ICONa construction engineering company that has raised more than $400 million in funding has won a new contract from NASA to develop new systems to build on the moon and Mars.
The $57.2 million contract is a continuation of a previous Small Business Innovation Research (SBIR) dual-use contract with the United States Air Force that was funded in part by NASA. This award supports the development of what ICON calls ‘Project Olympus’, an ambitious plan to build structures on the Moon and Mars using in-situ resources.
“To shift the space exploration paradigm from ‘there and back’ to ‘there to stay,’ we need robust, resilient and generally capable systems that can utilize the local resources of the Moon and other planetary bodies,” ICON CEO Jason Ballard said in a statement. Clearly, NASA agrees. Indeed, the agency has explicitly stated that one of the goals of its ambitious Artemis lunar program is to establish a long-term human presence on the moon. But so far, NASA hasn’t made clear plans about where those astronauts will stay once they get there.
Best known for its 3D printed houses, ICON has been working on Project Olympus for a while now. The company received the first SBIR grant from the US Air Force in October 2020 for $14.55 million. This last financing will keep the project alive for at least another handful of years: the contract will run until 2028.

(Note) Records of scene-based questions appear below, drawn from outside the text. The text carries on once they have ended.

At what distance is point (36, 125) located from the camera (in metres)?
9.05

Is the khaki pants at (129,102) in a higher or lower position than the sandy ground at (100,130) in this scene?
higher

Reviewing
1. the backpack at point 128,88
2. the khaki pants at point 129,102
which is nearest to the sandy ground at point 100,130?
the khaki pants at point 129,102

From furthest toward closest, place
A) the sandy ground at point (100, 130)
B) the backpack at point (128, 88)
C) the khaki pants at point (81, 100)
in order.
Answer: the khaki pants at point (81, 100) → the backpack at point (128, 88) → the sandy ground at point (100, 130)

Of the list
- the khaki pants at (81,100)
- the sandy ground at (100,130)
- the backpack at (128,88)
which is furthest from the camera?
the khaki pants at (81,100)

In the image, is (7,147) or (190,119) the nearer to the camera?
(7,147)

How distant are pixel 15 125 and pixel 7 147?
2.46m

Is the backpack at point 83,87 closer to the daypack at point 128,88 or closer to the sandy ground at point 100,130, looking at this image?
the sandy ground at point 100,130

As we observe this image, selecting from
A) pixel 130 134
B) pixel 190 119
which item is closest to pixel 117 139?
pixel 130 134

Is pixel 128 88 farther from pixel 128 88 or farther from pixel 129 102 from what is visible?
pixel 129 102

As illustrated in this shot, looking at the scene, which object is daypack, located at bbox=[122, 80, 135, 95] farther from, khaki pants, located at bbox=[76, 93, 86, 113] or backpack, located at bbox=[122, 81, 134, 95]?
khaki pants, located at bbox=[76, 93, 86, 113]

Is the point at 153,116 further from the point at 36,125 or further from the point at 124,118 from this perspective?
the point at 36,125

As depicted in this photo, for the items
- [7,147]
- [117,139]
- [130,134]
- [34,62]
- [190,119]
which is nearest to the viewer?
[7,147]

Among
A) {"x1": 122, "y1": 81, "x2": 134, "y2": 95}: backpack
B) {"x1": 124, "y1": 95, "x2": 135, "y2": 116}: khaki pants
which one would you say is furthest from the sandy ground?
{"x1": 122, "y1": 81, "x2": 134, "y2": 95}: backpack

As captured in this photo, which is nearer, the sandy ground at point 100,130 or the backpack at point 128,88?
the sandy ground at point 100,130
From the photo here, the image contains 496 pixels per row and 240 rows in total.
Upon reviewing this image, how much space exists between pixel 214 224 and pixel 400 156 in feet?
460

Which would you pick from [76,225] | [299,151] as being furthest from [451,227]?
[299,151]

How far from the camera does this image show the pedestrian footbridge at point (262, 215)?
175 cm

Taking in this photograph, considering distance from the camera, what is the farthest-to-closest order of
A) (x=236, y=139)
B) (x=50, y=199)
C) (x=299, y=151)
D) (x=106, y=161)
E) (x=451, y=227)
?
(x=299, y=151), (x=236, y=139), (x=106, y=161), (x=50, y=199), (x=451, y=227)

Under the terms of this contract, ICON will collaborate with NASA’s Marshall Space Flight Center under the name “Moon to Mars Planetary Autonomous Construction Technologies” project. The company plans to work with lunar regolith samples and take its hardware and software into space to develop construction approaches that can function best in the moon’s cold, low-gravity atmosphere. Habitats aren’t the only thing on the company’s radar: It also monitors landing pads and other infrastructure to aid long-term lunar exploration.
ICON has experienced explosive growth since its inception in late 2017. The company posted a Series B of $207 million last August and closed another $185 million just six months later. Sources told businessroundups.org that the latest funding pushed ICON’s valuation up nearly $2 billion.